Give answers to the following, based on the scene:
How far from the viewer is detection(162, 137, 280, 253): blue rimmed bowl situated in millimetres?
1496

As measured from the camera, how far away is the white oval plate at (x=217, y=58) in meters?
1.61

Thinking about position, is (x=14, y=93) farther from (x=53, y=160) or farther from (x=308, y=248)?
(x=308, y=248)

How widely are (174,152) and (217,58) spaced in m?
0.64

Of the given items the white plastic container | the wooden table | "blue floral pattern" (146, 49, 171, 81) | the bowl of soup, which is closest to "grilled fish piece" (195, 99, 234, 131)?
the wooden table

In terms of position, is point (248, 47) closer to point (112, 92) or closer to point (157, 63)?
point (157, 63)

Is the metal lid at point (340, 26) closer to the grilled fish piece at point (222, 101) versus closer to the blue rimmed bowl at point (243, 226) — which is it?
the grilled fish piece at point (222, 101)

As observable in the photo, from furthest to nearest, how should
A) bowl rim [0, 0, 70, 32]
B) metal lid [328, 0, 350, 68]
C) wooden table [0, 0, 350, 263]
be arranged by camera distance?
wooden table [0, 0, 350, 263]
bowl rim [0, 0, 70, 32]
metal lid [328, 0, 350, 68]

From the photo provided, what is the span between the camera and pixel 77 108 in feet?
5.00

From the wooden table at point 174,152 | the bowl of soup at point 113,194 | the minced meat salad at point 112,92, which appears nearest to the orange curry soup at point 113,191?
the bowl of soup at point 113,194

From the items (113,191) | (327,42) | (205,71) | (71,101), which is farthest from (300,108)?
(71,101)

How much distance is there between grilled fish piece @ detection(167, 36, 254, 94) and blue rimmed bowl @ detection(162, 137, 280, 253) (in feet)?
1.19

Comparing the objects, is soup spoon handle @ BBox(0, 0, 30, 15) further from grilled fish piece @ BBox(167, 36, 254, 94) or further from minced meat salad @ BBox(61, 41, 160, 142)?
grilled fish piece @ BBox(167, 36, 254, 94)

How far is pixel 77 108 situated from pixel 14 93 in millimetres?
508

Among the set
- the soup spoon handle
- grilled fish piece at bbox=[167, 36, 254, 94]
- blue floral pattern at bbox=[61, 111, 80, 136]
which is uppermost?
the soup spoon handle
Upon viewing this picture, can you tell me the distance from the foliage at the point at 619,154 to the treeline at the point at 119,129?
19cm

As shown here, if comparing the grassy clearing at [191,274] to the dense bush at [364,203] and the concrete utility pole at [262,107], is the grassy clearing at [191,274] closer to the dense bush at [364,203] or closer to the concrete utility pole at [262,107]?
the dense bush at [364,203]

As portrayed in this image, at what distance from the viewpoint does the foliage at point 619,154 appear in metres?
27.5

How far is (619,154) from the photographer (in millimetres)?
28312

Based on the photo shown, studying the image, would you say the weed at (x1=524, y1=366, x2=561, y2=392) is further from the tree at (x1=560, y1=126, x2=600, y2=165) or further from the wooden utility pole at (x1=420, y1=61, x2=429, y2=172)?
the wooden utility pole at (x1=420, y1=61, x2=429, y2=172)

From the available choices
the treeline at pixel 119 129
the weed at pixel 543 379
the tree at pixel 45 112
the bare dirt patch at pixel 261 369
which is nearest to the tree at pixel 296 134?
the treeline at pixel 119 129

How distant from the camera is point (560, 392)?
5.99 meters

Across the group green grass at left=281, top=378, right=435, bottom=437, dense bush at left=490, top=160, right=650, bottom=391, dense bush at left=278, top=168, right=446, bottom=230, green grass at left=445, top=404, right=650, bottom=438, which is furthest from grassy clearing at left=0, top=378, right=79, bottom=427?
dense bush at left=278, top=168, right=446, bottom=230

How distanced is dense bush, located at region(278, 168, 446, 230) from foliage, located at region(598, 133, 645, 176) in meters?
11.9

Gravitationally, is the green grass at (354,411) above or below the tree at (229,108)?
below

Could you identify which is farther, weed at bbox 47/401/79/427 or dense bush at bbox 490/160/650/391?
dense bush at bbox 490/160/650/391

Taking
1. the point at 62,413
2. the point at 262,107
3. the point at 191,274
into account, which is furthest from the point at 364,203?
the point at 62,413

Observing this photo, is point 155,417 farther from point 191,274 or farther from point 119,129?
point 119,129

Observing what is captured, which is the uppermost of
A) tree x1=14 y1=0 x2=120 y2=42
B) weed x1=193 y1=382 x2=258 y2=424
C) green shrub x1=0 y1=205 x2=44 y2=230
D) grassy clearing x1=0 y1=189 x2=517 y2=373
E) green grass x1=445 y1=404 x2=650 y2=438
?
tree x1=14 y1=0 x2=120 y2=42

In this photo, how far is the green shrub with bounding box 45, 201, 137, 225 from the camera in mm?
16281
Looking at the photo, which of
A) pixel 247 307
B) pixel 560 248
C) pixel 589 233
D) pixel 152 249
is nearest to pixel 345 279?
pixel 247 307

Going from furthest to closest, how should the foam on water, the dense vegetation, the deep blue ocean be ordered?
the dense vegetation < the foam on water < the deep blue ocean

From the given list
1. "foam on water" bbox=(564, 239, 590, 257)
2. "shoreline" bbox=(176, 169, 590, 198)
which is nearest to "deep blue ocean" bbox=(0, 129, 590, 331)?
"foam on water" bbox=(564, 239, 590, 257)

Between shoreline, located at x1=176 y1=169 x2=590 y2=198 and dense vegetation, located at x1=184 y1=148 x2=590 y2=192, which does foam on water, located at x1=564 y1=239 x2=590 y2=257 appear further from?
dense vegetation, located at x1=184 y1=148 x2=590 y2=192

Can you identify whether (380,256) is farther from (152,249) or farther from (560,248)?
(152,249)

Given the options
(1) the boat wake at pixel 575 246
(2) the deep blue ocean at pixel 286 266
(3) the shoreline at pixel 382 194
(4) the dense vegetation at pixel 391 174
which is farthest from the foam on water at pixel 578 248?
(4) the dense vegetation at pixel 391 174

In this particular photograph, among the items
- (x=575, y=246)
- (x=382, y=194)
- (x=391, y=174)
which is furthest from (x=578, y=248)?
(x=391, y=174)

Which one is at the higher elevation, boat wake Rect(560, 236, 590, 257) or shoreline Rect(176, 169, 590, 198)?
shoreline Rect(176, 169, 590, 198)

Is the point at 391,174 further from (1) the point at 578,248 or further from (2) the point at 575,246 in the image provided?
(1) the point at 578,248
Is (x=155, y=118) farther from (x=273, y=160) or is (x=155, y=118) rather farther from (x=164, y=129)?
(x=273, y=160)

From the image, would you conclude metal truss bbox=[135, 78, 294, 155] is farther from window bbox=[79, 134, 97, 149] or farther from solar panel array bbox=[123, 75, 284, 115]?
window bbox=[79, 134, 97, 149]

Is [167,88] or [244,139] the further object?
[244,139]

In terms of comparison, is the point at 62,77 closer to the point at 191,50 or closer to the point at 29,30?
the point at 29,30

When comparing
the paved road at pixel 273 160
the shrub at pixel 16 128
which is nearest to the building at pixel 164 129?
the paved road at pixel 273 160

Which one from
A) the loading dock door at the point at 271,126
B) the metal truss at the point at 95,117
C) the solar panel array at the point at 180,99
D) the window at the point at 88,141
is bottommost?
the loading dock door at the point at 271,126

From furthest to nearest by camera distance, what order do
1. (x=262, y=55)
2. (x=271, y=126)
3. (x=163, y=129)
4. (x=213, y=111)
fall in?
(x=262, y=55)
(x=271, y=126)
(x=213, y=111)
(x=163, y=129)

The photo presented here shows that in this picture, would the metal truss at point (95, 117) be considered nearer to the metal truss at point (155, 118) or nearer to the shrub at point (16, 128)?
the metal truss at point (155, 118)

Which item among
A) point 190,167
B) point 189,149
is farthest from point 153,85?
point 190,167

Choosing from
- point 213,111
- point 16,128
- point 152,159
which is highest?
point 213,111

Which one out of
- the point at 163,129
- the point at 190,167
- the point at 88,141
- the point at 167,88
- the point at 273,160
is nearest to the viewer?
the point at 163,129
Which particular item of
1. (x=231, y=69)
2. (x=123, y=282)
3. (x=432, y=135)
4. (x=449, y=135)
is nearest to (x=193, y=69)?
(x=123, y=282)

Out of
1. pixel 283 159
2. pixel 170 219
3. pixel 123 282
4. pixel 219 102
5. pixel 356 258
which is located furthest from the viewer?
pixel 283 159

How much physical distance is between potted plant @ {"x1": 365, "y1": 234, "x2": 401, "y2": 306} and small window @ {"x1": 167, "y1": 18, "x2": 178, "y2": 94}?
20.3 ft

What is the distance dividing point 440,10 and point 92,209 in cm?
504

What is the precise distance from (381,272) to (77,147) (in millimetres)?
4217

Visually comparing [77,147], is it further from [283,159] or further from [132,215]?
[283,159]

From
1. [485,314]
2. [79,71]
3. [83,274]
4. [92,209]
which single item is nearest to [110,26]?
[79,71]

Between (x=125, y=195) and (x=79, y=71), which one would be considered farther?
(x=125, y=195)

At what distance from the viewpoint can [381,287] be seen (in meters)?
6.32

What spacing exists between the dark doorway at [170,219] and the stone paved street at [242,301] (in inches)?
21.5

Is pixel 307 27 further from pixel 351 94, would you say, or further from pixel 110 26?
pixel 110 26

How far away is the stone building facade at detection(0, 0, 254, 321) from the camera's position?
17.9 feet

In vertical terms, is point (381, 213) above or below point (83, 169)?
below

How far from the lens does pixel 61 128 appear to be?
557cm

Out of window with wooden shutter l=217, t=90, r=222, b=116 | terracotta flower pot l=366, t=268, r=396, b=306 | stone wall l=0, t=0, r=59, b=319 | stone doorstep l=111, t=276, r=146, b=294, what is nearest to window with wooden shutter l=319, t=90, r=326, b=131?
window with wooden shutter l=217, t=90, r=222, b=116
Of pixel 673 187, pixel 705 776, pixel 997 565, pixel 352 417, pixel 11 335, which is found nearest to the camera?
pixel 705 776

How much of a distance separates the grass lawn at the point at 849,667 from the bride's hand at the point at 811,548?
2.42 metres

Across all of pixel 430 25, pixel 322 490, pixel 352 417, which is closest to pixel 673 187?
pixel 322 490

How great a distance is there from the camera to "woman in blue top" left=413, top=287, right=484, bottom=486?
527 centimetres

___

What is needed
In the rows from the line containing "Observing what is" through the line containing "the dense vegetation <", swap "green" for "leafy" everywhere it appears and leave everything else as it is. Give only those lines.

Exercise solution
Observing what is captured, which is the uppermost of
A) tree x1=14 y1=0 x2=120 y2=42
B) weed x1=193 y1=382 x2=258 y2=424
C) leafy shrub x1=0 y1=205 x2=44 y2=230
D) grassy clearing x1=0 y1=189 x2=517 y2=373
E) leafy grass x1=445 y1=404 x2=650 y2=438
?
tree x1=14 y1=0 x2=120 y2=42

In this photo, how far is the leafy shrub with bounding box 45, 201, 137, 225 from the camera in mm?
16281
Looking at the photo, which of
A) pixel 247 307
B) pixel 560 248
C) pixel 589 233
D) pixel 152 249
is nearest to pixel 345 279?
pixel 247 307

Going from furthest to closest, how should the foam on water, the dense vegetation, the deep blue ocean be ordered?
the dense vegetation < the foam on water < the deep blue ocean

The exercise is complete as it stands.